Wir kommen auf die Welt und lernen bereits vom ersten Moment an. Zuallererst, uns an die Bedingungen anzupassen, zurechtzukommen, in der Familie, in der Schule, im Berufsleben. Als erwachsen Werdende beginnen wir, uns selbstbestimmter und bewusster weiterzuentwickeln und den Ausschnitt aus dem “Weltwissen” und dem nahezu unbegrenzten Erfahrungsraum selbst zu wählen. Neue Sprachen, Tanz, eine Sportart, ein Musikinstrument, digitale Anwendungen, Fachwissen, gelingende Beziehungen gestalten…
Es gibt so viele Dinge, die uns zu einer neuen Blüte führen können. Unabhängig vom Lebensalter. Manche Menschen fangen mit 70 Jahren an, das Klavierspiel zu lernen.
Es kann vorkommen, dass wir in bestimmten Bereich Blockaden entwickelt haben, die unsere natürliche Neugier, unseren Wissensdurst und das natürliche Bedürfnis nach Wachstum und Entwicklung ausbremsen. Manches wurde uns im Schulbetrieb vermiest, anderes haben wir uns vielleicht selbst durch ein unglückliches Erlebnis versagt. Oder trauen es uns schlichtweg nicht zu.

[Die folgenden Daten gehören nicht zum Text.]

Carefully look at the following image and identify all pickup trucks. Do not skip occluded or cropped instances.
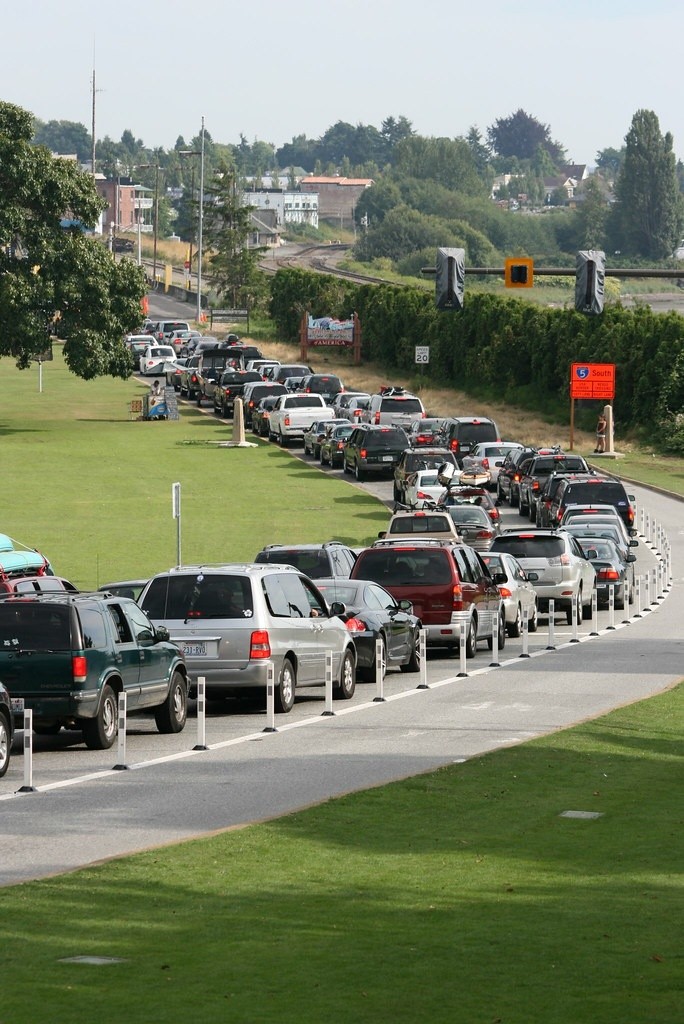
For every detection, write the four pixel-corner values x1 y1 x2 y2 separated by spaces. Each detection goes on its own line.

Ich dachte zum Beispiel lange, dass Paragliding nur etwas für super sportliche Abenteurer ist. Bis mich glückliche Umstände dazu führten, von einem persönlichen Instruktor im Einzelunterricht schrittweise an das Gleitschirmfliegen herangeführt zu werden. So bin ich dann nach wenigen Stunden Vorbereitung am Boden - zu meiner eigenen Überraschung - selbst geflogen. Ein großartiges Gefühl. - Und ein gutes Beispiel dafür, wie begrenzt unser Vorstellungsvermögen und unser Vertrauen in die eigenen Fähigkeiten manchmal sind.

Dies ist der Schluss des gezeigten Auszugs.